• **ASSIGNMENT**: Make an exact copy of the lines from the one containing "Large industrial silo" through the end of the records below, and leave out every picture.

++++++

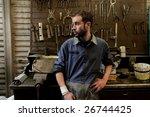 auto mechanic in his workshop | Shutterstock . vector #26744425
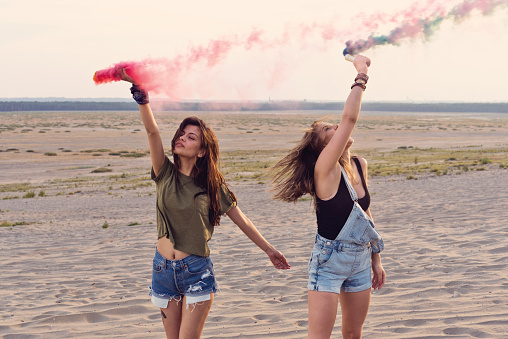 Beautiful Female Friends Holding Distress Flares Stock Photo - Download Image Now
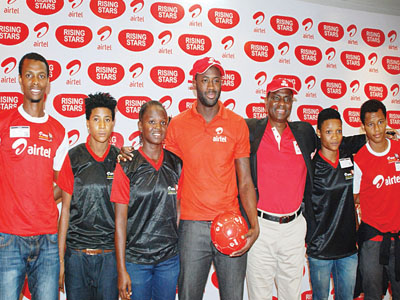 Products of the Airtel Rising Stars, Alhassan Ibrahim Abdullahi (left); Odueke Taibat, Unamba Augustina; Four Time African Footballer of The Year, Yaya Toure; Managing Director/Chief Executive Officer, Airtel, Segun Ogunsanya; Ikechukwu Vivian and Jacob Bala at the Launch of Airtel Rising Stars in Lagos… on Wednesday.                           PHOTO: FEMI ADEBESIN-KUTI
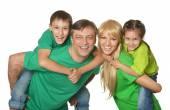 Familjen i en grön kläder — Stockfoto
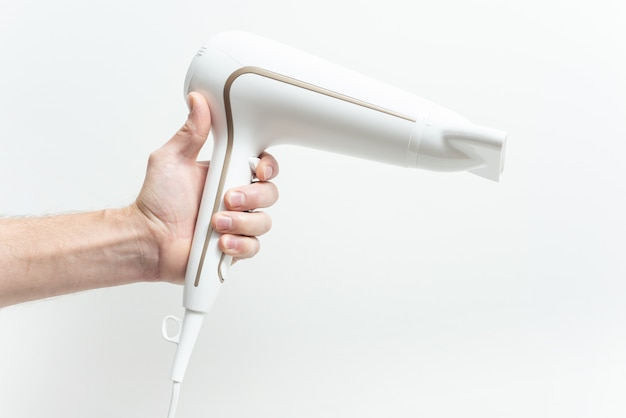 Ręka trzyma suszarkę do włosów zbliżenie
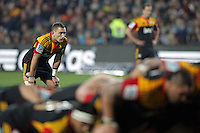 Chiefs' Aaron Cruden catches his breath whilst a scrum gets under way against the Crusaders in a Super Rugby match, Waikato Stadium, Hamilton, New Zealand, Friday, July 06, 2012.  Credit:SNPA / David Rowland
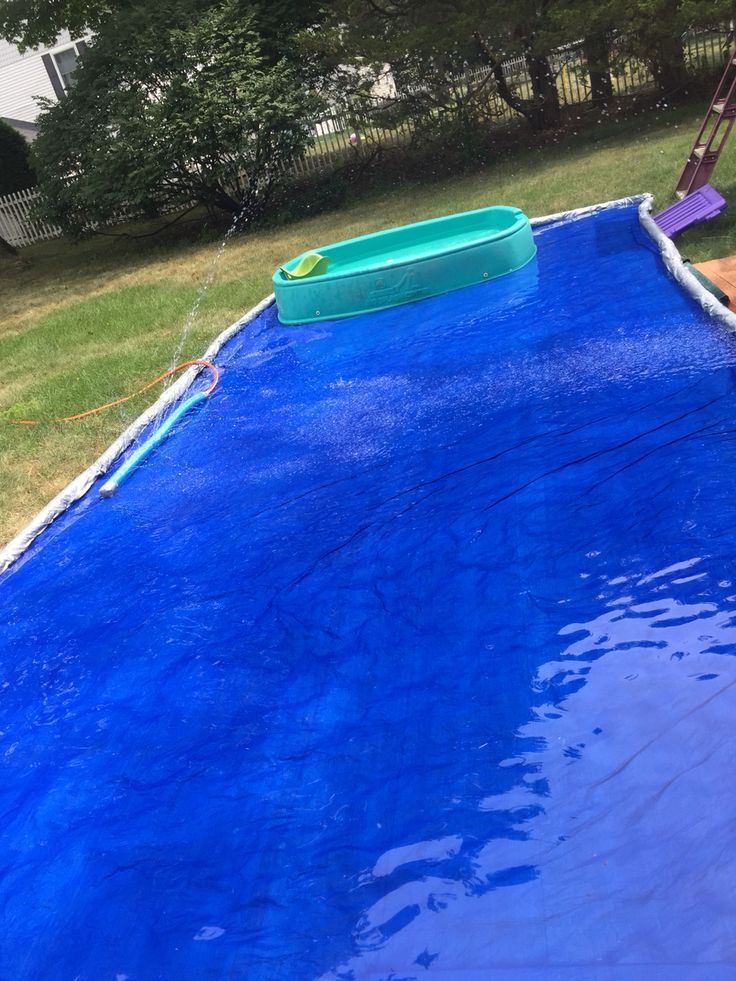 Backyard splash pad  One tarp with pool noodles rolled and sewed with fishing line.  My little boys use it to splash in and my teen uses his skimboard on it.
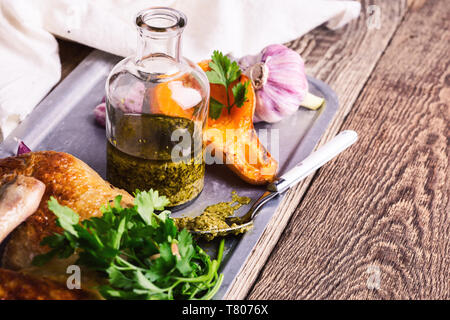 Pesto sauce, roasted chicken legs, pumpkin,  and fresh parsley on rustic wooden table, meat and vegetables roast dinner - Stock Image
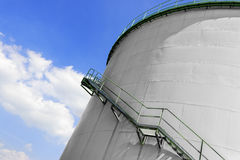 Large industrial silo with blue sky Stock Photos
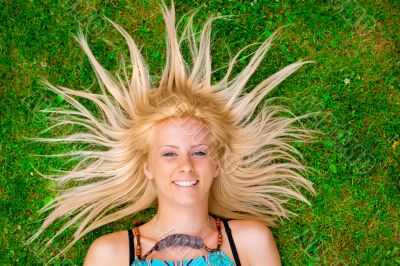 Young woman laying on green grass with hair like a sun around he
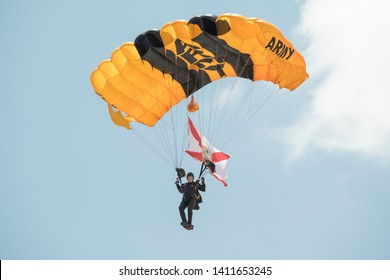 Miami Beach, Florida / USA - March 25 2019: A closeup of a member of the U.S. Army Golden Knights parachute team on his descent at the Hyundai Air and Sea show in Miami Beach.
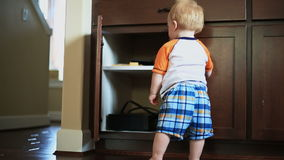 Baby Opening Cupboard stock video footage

++++++

• **SOLUTION TO THE PROBLEM**:
 Large industrial silo with blue sky Stock Photos
 Young woman laying on green grass with hair like a sun around he
 Miami Beach, Florida / USA - March 25 2019: A closeup of a member of the U.S. Army Golden Knights parachute team on his descent at the Hyundai Air and Sea show in Miami Beach.
 Baby Opening Cupboard stock video footage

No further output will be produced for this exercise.